By M. Alieu Inscandari Esq…
THE STATE V. ALIE KABBA:-Reflections on the denial of bail for defendant.
I am not an Alie Kabba supporter but a firm believer in justice. While in Freetown, i have been following the matter of the State vs Alie Kabba and I am aghast that bail was denied him in this case and Ido fail to see the basis of such denial. It is alleged that this defendant committed Bigamy by marrying the complaining witness, a sitting minister and member of cabinet, while his last marriage was still extant and valid. He was allegedly invited to the Criminal Investigations Department CID and then detained by the Sierra Leone Police. Bail was later approved and paid for, his travelling documents got confiscated. He appeared in court ,as Instructed, and he was denied bail and remanded at the PadembaRoad Maximum Prisons.

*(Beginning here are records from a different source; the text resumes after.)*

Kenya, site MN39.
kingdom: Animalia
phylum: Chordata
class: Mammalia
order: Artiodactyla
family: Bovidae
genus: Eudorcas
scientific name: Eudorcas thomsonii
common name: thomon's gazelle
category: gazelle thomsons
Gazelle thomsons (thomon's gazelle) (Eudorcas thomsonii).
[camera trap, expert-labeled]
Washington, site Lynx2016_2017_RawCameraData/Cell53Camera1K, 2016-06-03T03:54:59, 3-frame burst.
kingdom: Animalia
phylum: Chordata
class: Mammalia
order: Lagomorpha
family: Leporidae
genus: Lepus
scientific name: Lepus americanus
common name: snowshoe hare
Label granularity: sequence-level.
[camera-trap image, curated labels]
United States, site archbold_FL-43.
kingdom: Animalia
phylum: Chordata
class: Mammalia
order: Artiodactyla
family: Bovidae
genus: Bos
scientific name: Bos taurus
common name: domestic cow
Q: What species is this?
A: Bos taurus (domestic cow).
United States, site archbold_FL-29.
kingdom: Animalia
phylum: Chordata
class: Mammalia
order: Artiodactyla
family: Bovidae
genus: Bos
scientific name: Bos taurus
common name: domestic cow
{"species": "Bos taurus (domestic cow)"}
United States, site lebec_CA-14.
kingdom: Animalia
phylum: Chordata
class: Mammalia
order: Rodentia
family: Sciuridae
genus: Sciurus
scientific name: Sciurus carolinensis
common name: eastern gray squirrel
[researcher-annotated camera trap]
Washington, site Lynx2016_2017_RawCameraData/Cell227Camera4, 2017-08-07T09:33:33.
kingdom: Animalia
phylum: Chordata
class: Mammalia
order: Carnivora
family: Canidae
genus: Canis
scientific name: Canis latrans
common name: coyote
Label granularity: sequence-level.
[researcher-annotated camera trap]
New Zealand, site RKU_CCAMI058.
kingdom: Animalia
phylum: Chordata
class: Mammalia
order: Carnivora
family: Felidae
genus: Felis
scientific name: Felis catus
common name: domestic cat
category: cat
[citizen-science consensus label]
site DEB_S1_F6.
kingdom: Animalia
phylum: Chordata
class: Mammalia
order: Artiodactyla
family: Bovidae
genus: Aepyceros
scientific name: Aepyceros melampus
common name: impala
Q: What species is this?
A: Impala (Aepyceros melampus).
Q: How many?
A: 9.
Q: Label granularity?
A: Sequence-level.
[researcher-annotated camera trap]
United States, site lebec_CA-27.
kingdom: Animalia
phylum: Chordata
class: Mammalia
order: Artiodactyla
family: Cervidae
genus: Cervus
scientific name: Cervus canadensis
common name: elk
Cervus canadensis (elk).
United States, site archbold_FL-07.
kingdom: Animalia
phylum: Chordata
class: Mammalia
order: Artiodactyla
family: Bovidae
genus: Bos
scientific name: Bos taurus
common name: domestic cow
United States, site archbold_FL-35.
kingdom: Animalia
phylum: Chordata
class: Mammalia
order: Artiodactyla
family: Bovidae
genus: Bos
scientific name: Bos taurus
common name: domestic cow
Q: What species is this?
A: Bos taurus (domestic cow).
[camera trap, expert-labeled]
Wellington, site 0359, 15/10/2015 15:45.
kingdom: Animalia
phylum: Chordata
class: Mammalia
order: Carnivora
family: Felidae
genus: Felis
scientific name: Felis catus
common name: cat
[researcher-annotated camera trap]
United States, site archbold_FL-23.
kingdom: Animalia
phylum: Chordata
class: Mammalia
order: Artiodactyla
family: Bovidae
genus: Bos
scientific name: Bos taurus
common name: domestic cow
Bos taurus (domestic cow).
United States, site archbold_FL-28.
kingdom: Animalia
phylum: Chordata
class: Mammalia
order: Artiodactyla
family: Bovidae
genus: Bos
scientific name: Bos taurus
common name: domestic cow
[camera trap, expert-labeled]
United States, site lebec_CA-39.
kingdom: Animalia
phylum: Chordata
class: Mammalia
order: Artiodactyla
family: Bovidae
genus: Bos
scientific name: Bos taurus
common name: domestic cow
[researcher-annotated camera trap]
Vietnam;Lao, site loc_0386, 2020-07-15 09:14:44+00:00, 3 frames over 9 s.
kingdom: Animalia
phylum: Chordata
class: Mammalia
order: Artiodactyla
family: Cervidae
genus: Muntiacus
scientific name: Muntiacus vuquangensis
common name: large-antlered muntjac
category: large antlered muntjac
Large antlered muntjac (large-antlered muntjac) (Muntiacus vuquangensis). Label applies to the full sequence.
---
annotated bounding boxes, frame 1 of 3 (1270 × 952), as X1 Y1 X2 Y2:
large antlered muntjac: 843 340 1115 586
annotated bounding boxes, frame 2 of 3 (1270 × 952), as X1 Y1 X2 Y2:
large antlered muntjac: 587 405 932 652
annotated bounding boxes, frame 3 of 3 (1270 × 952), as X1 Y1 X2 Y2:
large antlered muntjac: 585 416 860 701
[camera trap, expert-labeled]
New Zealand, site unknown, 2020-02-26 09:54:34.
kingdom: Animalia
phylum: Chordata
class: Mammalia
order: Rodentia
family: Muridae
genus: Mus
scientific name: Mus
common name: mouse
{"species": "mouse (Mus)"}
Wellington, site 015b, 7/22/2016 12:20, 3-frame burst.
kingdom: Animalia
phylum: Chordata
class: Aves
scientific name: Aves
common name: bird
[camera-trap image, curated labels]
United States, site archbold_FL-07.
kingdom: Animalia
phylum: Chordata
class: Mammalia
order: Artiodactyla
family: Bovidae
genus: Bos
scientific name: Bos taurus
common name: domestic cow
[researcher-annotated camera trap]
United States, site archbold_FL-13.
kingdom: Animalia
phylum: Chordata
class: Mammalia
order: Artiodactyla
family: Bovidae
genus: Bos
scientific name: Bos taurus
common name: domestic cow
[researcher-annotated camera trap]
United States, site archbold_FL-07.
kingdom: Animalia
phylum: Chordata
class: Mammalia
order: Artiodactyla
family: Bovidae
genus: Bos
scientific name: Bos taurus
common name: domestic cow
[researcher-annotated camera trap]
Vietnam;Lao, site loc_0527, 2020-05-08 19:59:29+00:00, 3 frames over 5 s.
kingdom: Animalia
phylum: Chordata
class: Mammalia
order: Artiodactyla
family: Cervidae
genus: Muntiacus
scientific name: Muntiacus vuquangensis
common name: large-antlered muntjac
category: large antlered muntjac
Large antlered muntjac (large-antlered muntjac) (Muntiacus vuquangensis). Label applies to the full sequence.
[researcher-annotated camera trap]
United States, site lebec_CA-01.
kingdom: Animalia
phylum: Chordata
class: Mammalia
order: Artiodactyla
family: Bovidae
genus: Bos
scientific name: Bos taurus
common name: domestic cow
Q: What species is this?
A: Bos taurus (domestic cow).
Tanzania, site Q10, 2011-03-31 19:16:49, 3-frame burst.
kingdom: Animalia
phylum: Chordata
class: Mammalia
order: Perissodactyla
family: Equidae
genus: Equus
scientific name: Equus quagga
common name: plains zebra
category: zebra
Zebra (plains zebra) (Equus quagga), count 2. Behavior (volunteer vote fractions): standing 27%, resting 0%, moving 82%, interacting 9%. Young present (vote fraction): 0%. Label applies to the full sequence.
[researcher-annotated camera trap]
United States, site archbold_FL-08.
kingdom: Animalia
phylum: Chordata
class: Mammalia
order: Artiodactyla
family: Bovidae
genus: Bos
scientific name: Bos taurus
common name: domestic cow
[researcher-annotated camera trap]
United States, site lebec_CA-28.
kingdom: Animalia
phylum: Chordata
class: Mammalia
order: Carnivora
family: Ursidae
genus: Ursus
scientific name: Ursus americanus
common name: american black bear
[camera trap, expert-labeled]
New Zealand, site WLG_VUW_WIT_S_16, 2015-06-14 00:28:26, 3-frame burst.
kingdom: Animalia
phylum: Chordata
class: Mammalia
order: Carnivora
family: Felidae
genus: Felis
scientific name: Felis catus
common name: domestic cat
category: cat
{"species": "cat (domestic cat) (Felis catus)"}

The thrust of this post is to highlight the issues relating to the grant or denial of bail. The grant or denial of bail is an issue that has constitutional importance because it affects rights that are quite fundamental such as the restraint on freedom. The purpose of bail is to ensure the appearance of the accused at subsequent calendared hearings. It’s as simple as that.
In the case at bar, it appears to me that the denial of bail was an arbitrary and capricious act by the bench sans any legally cognizable rational.
If the defendant has been granted bail a priori and he has not violated any of the terms of bail, appeared as instructed to court, then there should have been no reason for the denial of bail under the circumstances. Bail is a matter of RIGHT and is a constitutional issue.
It appears however that in cases with a political twinge, bail is normally denied and in these cases the basis of such denial is punitive and does not follow the law.
The complaining witness’ actions may hay have contributed to the acts of bigamy herein complained off, to the extent that in my humble opinion, said witness failed to ask the defendant to produce a certificate of divorce prior to marriage. To that extent the complaining witness, herself being an educated person, may have been negligently culpable in the commission of said crime, since in the absence of a valid divorce decree, she could have rescinded her consent to marry.
I am not herein making any arguments in support or against either side, my only mission is to point out that as odious a character as Alie Kabba is, he is still entitled to be treated fairly under the law and in his case denial of bail is punitive and injudicious.
Thus I proffer, that the issue of bail must be revisited and that the Law Reform Commission must look into this very important matter that has such strong constitutional conceptions.
If we are to advance as a society of laws, we must with immediate effect look into these issues that are troubling in our judicial body politics and address them with all alacrity. This man has not been charged with murder or high treason, he is not a danger to society based on these facts and he MUST be given bail.